Preeclampsia

Kidney
Cell Markers

Preeclampsia is a serious medical condition which affects approximately 5% of pregnant women. Although preeclampsia is not usually fatal, it is characterized by hypertension, proteinuria, and edema. Complications of preeclampsia can also include seizures, stroke, and kidney and liver failure. Researchers have hypothesized that preeclampsia results from an imbalance of angiogenic factors and studies show that serum, plasma, and urine PlGF levels decrease significantly in women with preeclampsia and/or those who subsequently develop the disorder.

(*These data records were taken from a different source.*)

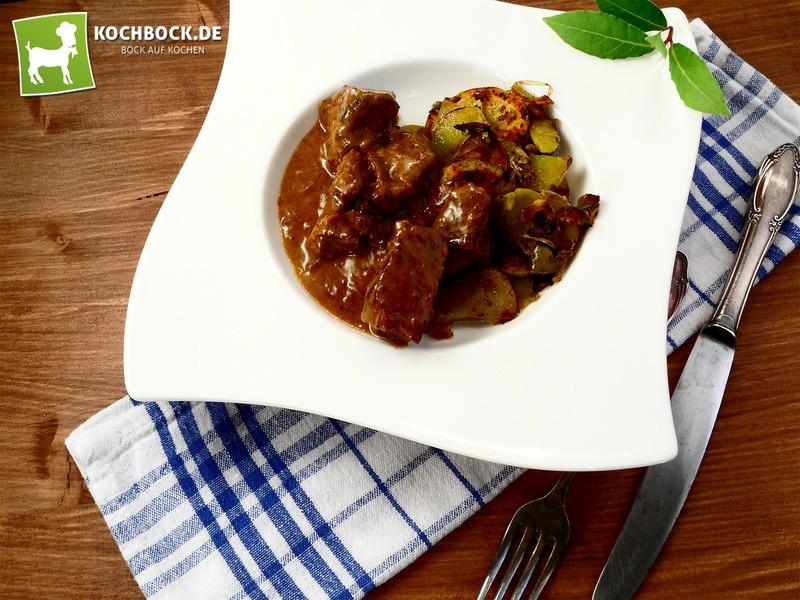 Rezept Bayerisches Gulasch mit Bratkartoffeln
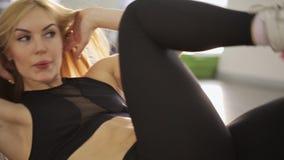 Un atleta de la mujer hace un guardapolvo del entrenamiento supino almacen de video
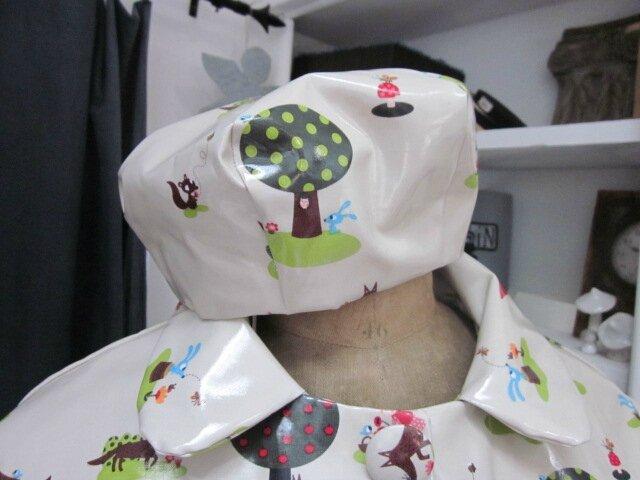 Chapeau de pluie en coton enduit vert très clair imprimé Le Petit Chaperon Rouge (3)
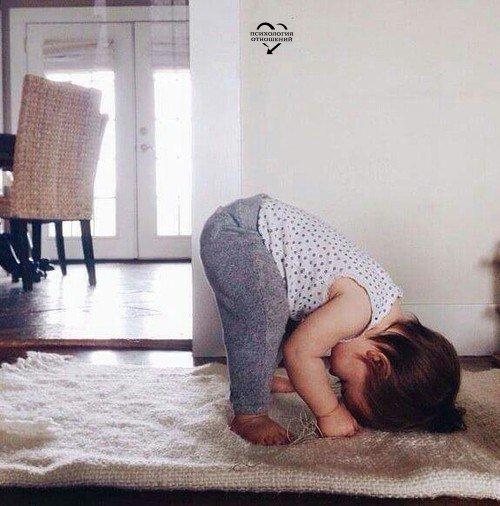 Ребёнок — это вечный двигатель, а еще дрыгатель, прыгатель, скакатель, кусатель, целователь и крепко обниматель.😋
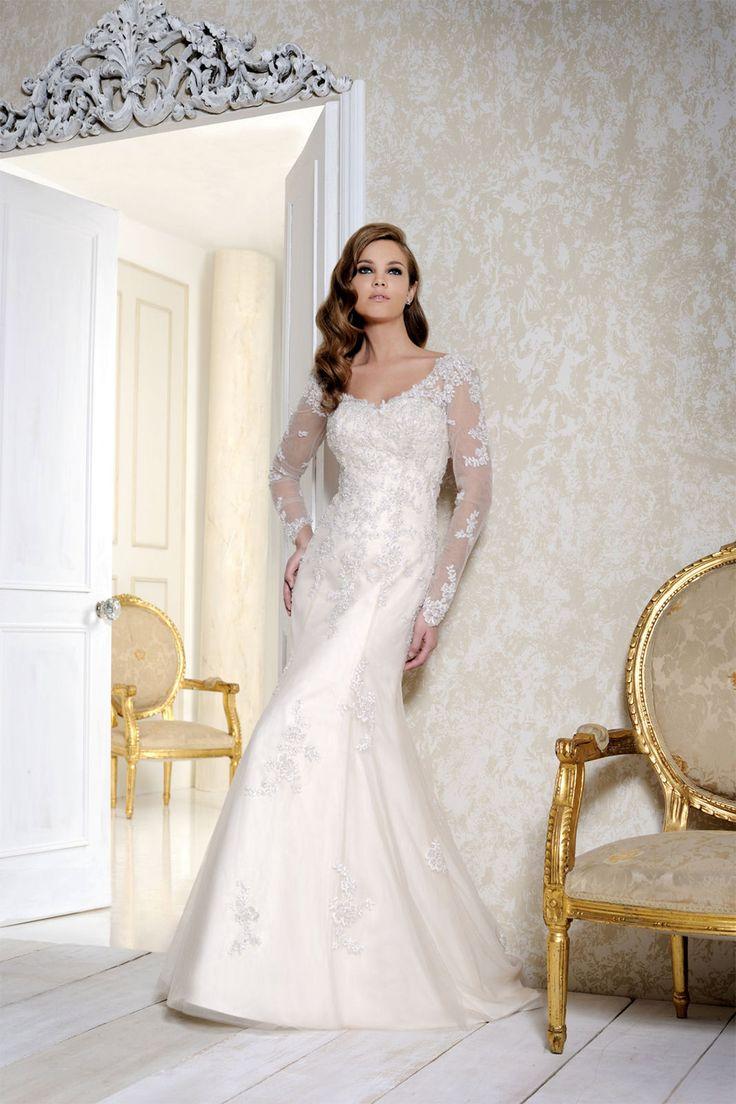 Twilight Wedding Dresses: Steal Bella Swan's Bridal Style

This common and potentially life-threatening complication of pregnancy increasingly appears to be caused by placental insufficiency. It has been shown that increases in the soluble form of endoglin are exaggerated during and, significantly, prior to the onset of preeclampsia symptoms. Endoglin/CD105 is a transmembrane co-receptor that facilitates the binding of TGF-beta 1 or TGF-beta 3 to TGF-beta RII and the recruitment of the type I receptor ALK-1. Endoglin expression is upregulated in endothelial cells and syncytiotrophoblasts during development of the placenta in early pregnancy. Significantly, mild preeclampsia, severe preeclampsia, and HELLP syndrome (hemolysis, elevated liver enzymes, low platelets) are accompanied by a further three-, five-, and ten-fold increase in circulating endoglin, respectively. Serum or plasma placental growth factor (PlGF) and soluble VEGF R1 (sVEGF R1) also increase during normal pregnancy. However, in preeclampsia, the circulating PlGF increase is attenuated while increases in both sVEGF R1 and endoglin are exaggerated.